Avant chaque élection, législative et surtout présidentielle, il est des comportements qui refont surface. La répétitivité est parfaite, en ce sens que chez les mêmes sujets, et au même endroit, les mêmes comportements peuvent être observables à chaque fois. Ceci leur donne presque le caractère de loi.

Or, la loi étant une réponse culturelle à un problème ou à un besoin d'organisation quelconque, il va de soi qu'elle change selon les endroits. Les comportements annonciateurs d'évènements diffèrent d'un pays à un autre. Si sociologues et anthropologues s'intéressaient à ce thème, ils nous sortiraient incontestablement quelque théorie fort intéressante car elle porte sur un comportement social où il est question d'apprentissage organisationnel certes, mais où il est aussi question d'histoire conjoncturelle, de culture de manipulation des foules, de stratégies de frustrations collectives volontaires, de formes achevées de confiscation des rêves des faibles et des plus démunis.

Une approche économique de ces comportements ne serait pas de trop parce qu'elle nous aiderait, à travers le principe de la maximisation de l'utilité, à contextualiser ces comportements pour lesquels seul le résultat compte dans un monde de courbes d'indifférences et elle nous aiderait aussi à voir ce à quoi peuvent rassembler des coûts d'organisation d'élections qui, généralement, et à part les nouveaux occupants de palais ou de sièges d'assemblées, ne ramènent rien aux pays.

Une étude plus approfondie des acteurs de ces comportements (et de ces évènement bien sûr!) sera tout autant intéressante car psychologues et psychanalystes pourraient nous donner, là aussi, une belle explication des mécanismes mentaux présidant à la prise de grandes décisions, en rapport avec des évènements à venir importants, surtout dans le cas où les décideurs sont de type Markovien c'est-à-dire qu'ils n'ont pas de mémoire ou, pour faire plus simple, qu'ils oublient de tirer des leçons du passé, même le plus proche.

Bloc de données>
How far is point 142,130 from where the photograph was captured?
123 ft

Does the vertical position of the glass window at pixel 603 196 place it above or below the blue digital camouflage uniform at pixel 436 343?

Travail demandé> Recopiez mot pour mot, s'il vous plaît, le passage extrait depuis « Une approche économique » jusqu'à « rien aux pays. » inclus. On peut se passer des lignes.

Réponse>
Une approche économique de ces comportements ne serait pas de trop parce qu'elle nous aiderait, à travers le principe de la maximisation de l'utilité, à contextualiser ces comportements pour lesquels seul le résultat compte dans un monde de courbes d'indifférences et elle nous aiderait aussi à voir ce à quoi peuvent rassembler des coûts d'organisation d'élections qui, généralement, et à part les nouveaux occupants de palais ou de sièges d'assemblées, ne ramènent rien aux pays.